练习目标 :: 续写这份在 Colab 中部署 PPASR 语音识别模型的笔记本，从最后一行之后接着写。

页面节选 ::
### 01 安装需要的依赖和部署预训练模型

In [None]:
!python -m pip install paddlepaddle-gpu==2.4.1.post112 -f https://www.paddlepaddle.org.cn/whl/linux/mkl/avx/stable.html
!python -m pip install ppasr
!pip install pypinyin
!python -m pip install paddlespeech-ctcdecoders
!git clone https://github.com/AlexandaJerry/PPASR.git
%cd /content/PPASR
!python setup.py install

In [5]:
!wget --load-cookies /tmp/cookies.txt "https://docs.google.com/uc?export=download&confirm=$(wget --quiet --save-cookies /tmp/cookies.txt --keep-session-cookies --no-check-certificate 'https://docs.google.com/uc?export=download&id=1e7t3lOPj0PAgQHWVot0dRw8_NRoP27IN' -O- | sed -rn 's/.*confirm=([0-9A-Za-z_]+).*/\1\n/p')&id=1e7t3lOPj0PAgQHWVot0dRw8_NRoP27IN" -O "PPASR.zip" && rm -rf /tmp/cookies.txt
!unzip /content/PPASR/PPASR.zip -d /content
!cp -RT /content/PPASR_V2-conformer_online-fbank-超大数据集/configs/ /content/PPASR/configs/
!cp -RT /content/PPASR_V2-conformer_online-fbank-超大数据集/dataset/ /content/PPASR/dataset/
!cp -RT /content/PPASR_V2-conformer_online-fbank-超大数据集/models/ /content/PPASR/models/
%cd /content/PPASR
!python export_model.py --resume_model=models/conformer_online_fbank/best_model/

Archive:  /content/PPASR/PPASR.zip
   creating: /content/PPASR_V2-conformer_online-fbank-超大数据集/
   creating: /content/PPASR_V2-conformer_online-fbank-超大数据集/configs/
  inflating: /content/PPASR_V2-conformer_online-fbank-超大数据集/configs/conformer_online_zh.yml  
   creating: /content/PPASR_V2-conformer_online-fbank-超大数据集/dataset/
  inflating: /content/PPASR_V2-conformer_online-fbank-超大数据集/dataset/mean_istd.json  
  inflating: /content/PPASR_V2-conformer_online-fbank-超大数据集/dataset/vocabulary.txt  
   creating: /content/PPASR_V2-conformer_online-fbank-超大数据集/models/
   creating: /content/PPASR_V2-conformer_online-fbank-超大数据集/models/conformer_online_fbank/
   creating: /content/PPASR_V2-conformer_online-fbank-超大数据集/models/conformer_online_fbank/best_model/
  inflating: /content/PPASR_V2-conformer_online-fbank-超大数据集/models/conformer_online_fbank/best_model/model.pdparams  




---



---



### 02 导入谷歌云盘中的音频压缩文件

In [8]:
from google.colab import drive
drive.mount('/content/drive')

数据内容 ::
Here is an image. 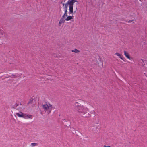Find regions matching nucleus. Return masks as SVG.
<instances>
[{"mask_svg": "<svg viewBox=\"0 0 147 147\" xmlns=\"http://www.w3.org/2000/svg\"><path fill=\"white\" fill-rule=\"evenodd\" d=\"M78 2L77 0H68L66 3H64L63 7L64 9H67L68 5H69V11L68 13L69 14H72L73 13V5L75 2Z\"/></svg>", "mask_w": 147, "mask_h": 147, "instance_id": "nucleus-1", "label": "nucleus"}, {"mask_svg": "<svg viewBox=\"0 0 147 147\" xmlns=\"http://www.w3.org/2000/svg\"><path fill=\"white\" fill-rule=\"evenodd\" d=\"M74 109L78 113L81 115L85 114L88 111L87 107L84 105H76Z\"/></svg>", "mask_w": 147, "mask_h": 147, "instance_id": "nucleus-2", "label": "nucleus"}, {"mask_svg": "<svg viewBox=\"0 0 147 147\" xmlns=\"http://www.w3.org/2000/svg\"><path fill=\"white\" fill-rule=\"evenodd\" d=\"M42 107L44 111L48 114H49L52 110L54 109L52 105L49 103L43 105Z\"/></svg>", "mask_w": 147, "mask_h": 147, "instance_id": "nucleus-3", "label": "nucleus"}, {"mask_svg": "<svg viewBox=\"0 0 147 147\" xmlns=\"http://www.w3.org/2000/svg\"><path fill=\"white\" fill-rule=\"evenodd\" d=\"M65 16H62L58 24L59 26H61L62 23H64L65 20H66L65 19Z\"/></svg>", "mask_w": 147, "mask_h": 147, "instance_id": "nucleus-4", "label": "nucleus"}, {"mask_svg": "<svg viewBox=\"0 0 147 147\" xmlns=\"http://www.w3.org/2000/svg\"><path fill=\"white\" fill-rule=\"evenodd\" d=\"M23 118L24 119H32V115L24 114Z\"/></svg>", "mask_w": 147, "mask_h": 147, "instance_id": "nucleus-5", "label": "nucleus"}, {"mask_svg": "<svg viewBox=\"0 0 147 147\" xmlns=\"http://www.w3.org/2000/svg\"><path fill=\"white\" fill-rule=\"evenodd\" d=\"M24 113L21 112L19 113H16L15 115L20 117H22L23 116Z\"/></svg>", "mask_w": 147, "mask_h": 147, "instance_id": "nucleus-6", "label": "nucleus"}, {"mask_svg": "<svg viewBox=\"0 0 147 147\" xmlns=\"http://www.w3.org/2000/svg\"><path fill=\"white\" fill-rule=\"evenodd\" d=\"M124 55L128 59H131V58L129 55V53L126 51H124Z\"/></svg>", "mask_w": 147, "mask_h": 147, "instance_id": "nucleus-7", "label": "nucleus"}, {"mask_svg": "<svg viewBox=\"0 0 147 147\" xmlns=\"http://www.w3.org/2000/svg\"><path fill=\"white\" fill-rule=\"evenodd\" d=\"M115 55H117V56H118L119 57V58H120L121 59L125 61L123 59V57L122 55L121 54L117 52H116V53H115Z\"/></svg>", "mask_w": 147, "mask_h": 147, "instance_id": "nucleus-8", "label": "nucleus"}, {"mask_svg": "<svg viewBox=\"0 0 147 147\" xmlns=\"http://www.w3.org/2000/svg\"><path fill=\"white\" fill-rule=\"evenodd\" d=\"M73 16H67L66 18H65L66 20L67 21H68L69 20H71V19L73 18Z\"/></svg>", "mask_w": 147, "mask_h": 147, "instance_id": "nucleus-9", "label": "nucleus"}, {"mask_svg": "<svg viewBox=\"0 0 147 147\" xmlns=\"http://www.w3.org/2000/svg\"><path fill=\"white\" fill-rule=\"evenodd\" d=\"M37 144L36 143H31L30 144V146L32 147H34L37 145Z\"/></svg>", "mask_w": 147, "mask_h": 147, "instance_id": "nucleus-10", "label": "nucleus"}, {"mask_svg": "<svg viewBox=\"0 0 147 147\" xmlns=\"http://www.w3.org/2000/svg\"><path fill=\"white\" fill-rule=\"evenodd\" d=\"M64 9V11H65V13L63 15V16L65 17H66L67 16V9Z\"/></svg>", "mask_w": 147, "mask_h": 147, "instance_id": "nucleus-11", "label": "nucleus"}, {"mask_svg": "<svg viewBox=\"0 0 147 147\" xmlns=\"http://www.w3.org/2000/svg\"><path fill=\"white\" fill-rule=\"evenodd\" d=\"M71 51L73 52H75V53H79L80 52L79 50L76 49H75L74 50H72Z\"/></svg>", "mask_w": 147, "mask_h": 147, "instance_id": "nucleus-12", "label": "nucleus"}, {"mask_svg": "<svg viewBox=\"0 0 147 147\" xmlns=\"http://www.w3.org/2000/svg\"><path fill=\"white\" fill-rule=\"evenodd\" d=\"M0 34H1L2 35H3V34H4V32L3 31H1L0 33Z\"/></svg>", "mask_w": 147, "mask_h": 147, "instance_id": "nucleus-13", "label": "nucleus"}, {"mask_svg": "<svg viewBox=\"0 0 147 147\" xmlns=\"http://www.w3.org/2000/svg\"><path fill=\"white\" fill-rule=\"evenodd\" d=\"M66 1V0H63L62 1V3L63 2H65Z\"/></svg>", "mask_w": 147, "mask_h": 147, "instance_id": "nucleus-14", "label": "nucleus"}, {"mask_svg": "<svg viewBox=\"0 0 147 147\" xmlns=\"http://www.w3.org/2000/svg\"><path fill=\"white\" fill-rule=\"evenodd\" d=\"M104 147H111L110 146H107L105 145L104 146Z\"/></svg>", "mask_w": 147, "mask_h": 147, "instance_id": "nucleus-15", "label": "nucleus"}, {"mask_svg": "<svg viewBox=\"0 0 147 147\" xmlns=\"http://www.w3.org/2000/svg\"><path fill=\"white\" fill-rule=\"evenodd\" d=\"M21 76H22V75H20V77H21Z\"/></svg>", "mask_w": 147, "mask_h": 147, "instance_id": "nucleus-16", "label": "nucleus"}, {"mask_svg": "<svg viewBox=\"0 0 147 147\" xmlns=\"http://www.w3.org/2000/svg\"><path fill=\"white\" fill-rule=\"evenodd\" d=\"M93 112H94V111H93Z\"/></svg>", "mask_w": 147, "mask_h": 147, "instance_id": "nucleus-17", "label": "nucleus"}, {"mask_svg": "<svg viewBox=\"0 0 147 147\" xmlns=\"http://www.w3.org/2000/svg\"><path fill=\"white\" fill-rule=\"evenodd\" d=\"M1 37H2V36H1V37H0V38H1Z\"/></svg>", "mask_w": 147, "mask_h": 147, "instance_id": "nucleus-18", "label": "nucleus"}]
</instances>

结果 ::
Mounted at /content/drive


In [None]:
wav_file = 'data.zip'#@param {type:"string"}
wav_path = "/content/drive/MyDrive/" + wav_file
!unzip wav_path -d /content/PPASR/raw_wav



---



---



### 03 长音频自动切片为短音频

In [None]:
import glob
import os
import shutil
import wave

import librosa
import soundfile

def length(src: str):
    if os.path.isfile(src) and src.endswith('.wav'):
        with wave.open(src, 'r') as w:
            return w.getnframes() / w.getframerate() / 3600
    elif os.path.isdir(src):
        total = 0
        for ch in [os.path.join(src, c) for c in os.listdir(src)]:
            total += length(ch)
        return total
    return 0


print('Environment initialized successfully.')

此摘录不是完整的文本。